Ask not what your Will & Grace cast can do for you, but what you can do for your Will & Grace cast. The answer? Vote, honey.

After creating a downright sensation with days of cryptic tweets and an official cast reunion photo, former costars Debra Messing, Eric McCormack, Sean Hayes and Megan Mullally have unveiled the highly anticipated new scene of the beloved sitcom.

In the semi-NSFW, nearly 10-minute clip, McCormack and Messing’s title characters name-check Fifty Shades of Grey, Brad Pitt and Angelina Jolie’s split, Hamilton and Ryan Lochte’s Dancing with the Stars protest before schooling their right-wing pal Karen (Mullally), who pals around with Republican candidate Donald Trump, and undecided, “unemployed, uneducated angry white man” Jack (Hayes) on the merits of Democratic party nominee Hillary Clinton.
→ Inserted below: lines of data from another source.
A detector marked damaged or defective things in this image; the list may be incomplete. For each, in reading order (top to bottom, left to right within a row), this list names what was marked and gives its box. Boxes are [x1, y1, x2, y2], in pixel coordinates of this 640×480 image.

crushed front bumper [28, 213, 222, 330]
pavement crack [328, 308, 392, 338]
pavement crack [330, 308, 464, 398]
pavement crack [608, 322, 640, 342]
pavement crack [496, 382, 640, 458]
Among the hits against Trump, Grace enumerates his “offensive” statements about Mexicans (with whom she, in typical Grace fashion, mistakenly but good-naturedly lumps Karen’s El Salvadorean maid Rosario) and the nominee’s stance on civil rights for other minority groups (including the LGBTQ community), for starters.
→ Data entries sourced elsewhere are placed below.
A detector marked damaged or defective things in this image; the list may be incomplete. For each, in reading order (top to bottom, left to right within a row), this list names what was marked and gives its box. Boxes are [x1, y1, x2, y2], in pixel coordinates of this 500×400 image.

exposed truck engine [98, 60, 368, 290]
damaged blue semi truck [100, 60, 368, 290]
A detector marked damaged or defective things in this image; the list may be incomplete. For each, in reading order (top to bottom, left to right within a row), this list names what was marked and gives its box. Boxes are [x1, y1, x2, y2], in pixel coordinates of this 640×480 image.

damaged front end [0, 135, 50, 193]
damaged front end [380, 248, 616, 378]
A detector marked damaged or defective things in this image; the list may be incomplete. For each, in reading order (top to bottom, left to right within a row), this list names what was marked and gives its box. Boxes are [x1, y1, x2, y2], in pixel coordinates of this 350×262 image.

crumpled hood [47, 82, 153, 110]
Meanwhile, she encourages Jack and Karen – who counts “Donnie [as] one of my oldest friends” – to stand with Clinton due to the former First Lady and Secretary of State’s experience, the message it would “send to little girls and little boys who are going to be little girls and little girls who are going to little boys,” as well the chance to “be a part of the America that finally shattered that glass ceiling.” [Cue an amazingly, nostalgically tone-deaf gospel performance by Grace.]

In the end, though, it all comes down to Katy Perry as Jack tells his well-off pal: “Sorry, Kar, I’m with her.”

Complementing the hashtag campaign #VoteHoney that the costars shared on social media Monday, the new video (produced by original Will & Grace creators Max Mutchnick and David Kohan) landed just hours before Clinton and Trump will face off on the issues for the first time in the first formal presidential debate of the 2016 election.

Monday’s debate, moderated by NBC’s Lester Holt, kicked off at 9 p.m. ET on all major news networks (check local listings).

The 2016 presidential election, which Will deems “the most important election of our lifetime,” will happen on Tuesday, Nov. 8. Grace encourages all (not just Jack and Karen) to vote because “it is unAmerican not to” – even if you don’t happen to be incidentally registered in in the pivotal swing state of Pennsylvania like Jack.